Strahl said there should be enough detail by then that “farmers will be able to see how their farm fits into the new policy direction.”

The minister spoke during a week in which his office felt compelled to issue a statement proclaiming its commitment to “replace CAIS” as the Conservatives had promised during the January election campaign.

Strahl also issued a commentary that called the CAIS program “the ugly duckling of farm programs. Nobody wanted it and nobody loved it. We are absolutely committed to replacing CAIS with separate catastrophic disaster assistance and income stabilization programs that are responsive, predictable, bankable and transparent for farmers.”

The statement followed a widely published news report from the Canadian Press news service that carried the title: “Unpopular farm program can’t be scrapped as promised: Tories.” It was referring to the fact that the controversial margin-based core of the CAIS program will be retained and improved.

It was enough to stir up the debate about whether the Conservatives are breaking an election promise.

“The fact of the matter is that the government is keeping CAIS and improving it and we were in the process of doing that when we were in government,” Liberal agriculture critic Wayne Easter said Aug. 31. “The government simply is sowing confusion among farmers by trying to claim this is a new program. It is not.”

Canadian Federation of Agriculture president Bob Friesen said Sept. 1 he has seen no evidence of radical new farm support programs that are not tied to a flawed margin-based stabilization system.

“I have not seen anything that is a stand-alone disaster program.”

He has complained to Agriculture Canada about statements that refer to a “new” margin-based program.

Friesen said that makes it sound like a departure from CAIS, which farm groups have complained merely stabilizes poverty when farmers, mainly in grains and oilseeds, have seen a continual slide in margins because of declining commodity prices.

“I have told the department it should not try to dupe farmers by telling them they are creating a new margin-based program,” he said from Winnipeg. “It is still a margin-based program and while the changes they have made are things we have been calling for from the beginning, it still at its core is CAIS and does not deal with the fundamental issue of declining margins.”

In Saskatchewan, agriculture minister Mark Wartman suggested the federal insistence it will replace CAIS was a political directive from prime minister Stephen Harper that the Conservatives not be seen as breaking a promise.

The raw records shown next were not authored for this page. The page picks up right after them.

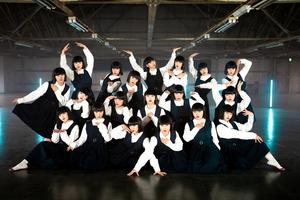 日本女子舞團avantgardey巡演台灣站！齊瀏海造型、魔性舞蹈跳進台大體育館
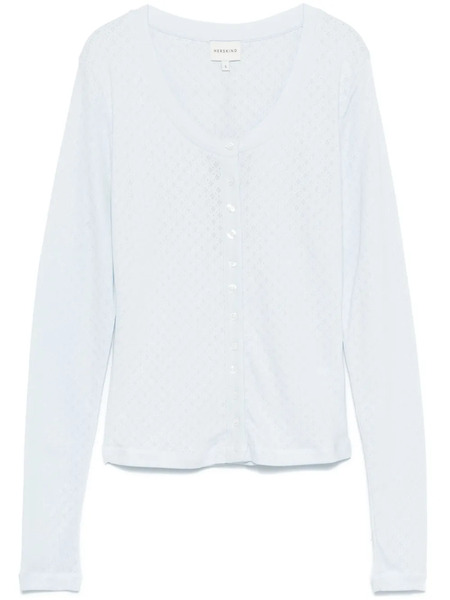  Herskind Dylan T-shirt - Blue 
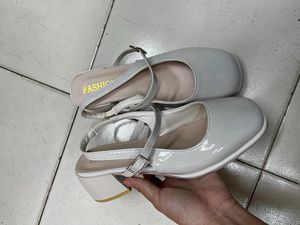 White Heels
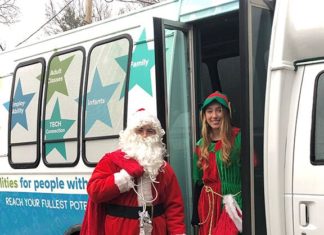 Family Resource Associates (FRA) fulfills wishes of 54 local families — FRA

He said the changes agreed to at the last ministers’ meeting in St. John’s, N.L., were improvements that keep the principles of CAIS intact as provinces such as Saskatchewan insist.

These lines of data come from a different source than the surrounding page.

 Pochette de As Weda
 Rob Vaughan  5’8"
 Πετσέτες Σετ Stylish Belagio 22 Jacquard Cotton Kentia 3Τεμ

“This is the second time that minister Strahl has come out and I think honestly spoken about what’s happening with the CAIS program and then I expect in contact with the prime minister’s office, he’s had to retract it,” Wartman told reporters in Regina.

Significant changes are planned for CAIS including a different inventory valuation system that will send $900 million to farmers this autumn and winter for 2003-05 CAIS years, deeper coverage of negative margins and more timely payments, “but there is no indication that there’s a new program.”

Strahl said it is an argument in semantics. The provinces have insisted that the principles of CAIS be retained but the details are being overhauled, a new disaster program is in the works and an expanded production insurance plan is being developed.

“I call it a new program,” he said. “We will have moved far from what was there before. I think farmers have to be convinced that what we are creating works better for them. That’s what is important.”